Quote every row below verbatim, leaving the pictures out.

Material for this exercise:
┌────────

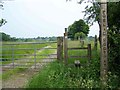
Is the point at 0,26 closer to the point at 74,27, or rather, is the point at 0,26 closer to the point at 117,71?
the point at 117,71

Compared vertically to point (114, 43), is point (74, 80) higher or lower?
lower

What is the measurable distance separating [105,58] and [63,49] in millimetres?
6396

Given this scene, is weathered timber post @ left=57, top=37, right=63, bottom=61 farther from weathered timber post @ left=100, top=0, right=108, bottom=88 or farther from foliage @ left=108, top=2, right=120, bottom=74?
weathered timber post @ left=100, top=0, right=108, bottom=88

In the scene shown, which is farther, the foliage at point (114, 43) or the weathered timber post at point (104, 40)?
the foliage at point (114, 43)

└────────

Solution below:
Is the point at 0,26 closer to the point at 74,27, or rather, is the point at 0,26 closer to the point at 117,71?
the point at 117,71

Compared vertically to point (114, 43), is point (74, 80) higher or lower?
lower

What is the measurable distance separating [105,58] and [63,49] in millimetres?
6396

Given this scene, is weathered timber post @ left=57, top=37, right=63, bottom=61 farther from weathered timber post @ left=100, top=0, right=108, bottom=88 or farther from foliage @ left=108, top=2, right=120, bottom=74?
weathered timber post @ left=100, top=0, right=108, bottom=88

In the scene shown, which is farther, the foliage at point (114, 43) or the weathered timber post at point (104, 40)?
the foliage at point (114, 43)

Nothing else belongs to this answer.